**Task instructions:** Only the lines below between the ones containing "Weekly Photo Contest: Pumpkin!-imoreappimg_20141027_115652.jpg" and "Tanaman Ficus Crassipes", inclusive, are to be reproduced, each exactly as it stands.

**Records for this exercise:**
*****
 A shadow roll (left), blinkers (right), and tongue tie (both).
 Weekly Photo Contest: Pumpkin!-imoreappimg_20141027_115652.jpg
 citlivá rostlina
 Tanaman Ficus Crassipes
*****
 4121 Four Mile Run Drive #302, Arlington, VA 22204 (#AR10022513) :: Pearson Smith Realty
*****
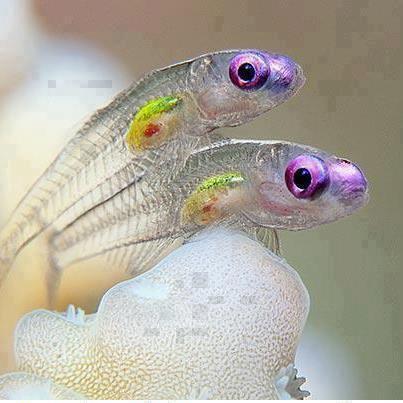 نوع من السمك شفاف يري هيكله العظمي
*****
**Response box:**
 Weekly Photo Contest: Pumpkin!-imoreappimg_20141027_115652.jpg
 citlivá rostlina
 Tanaman Ficus Crassipes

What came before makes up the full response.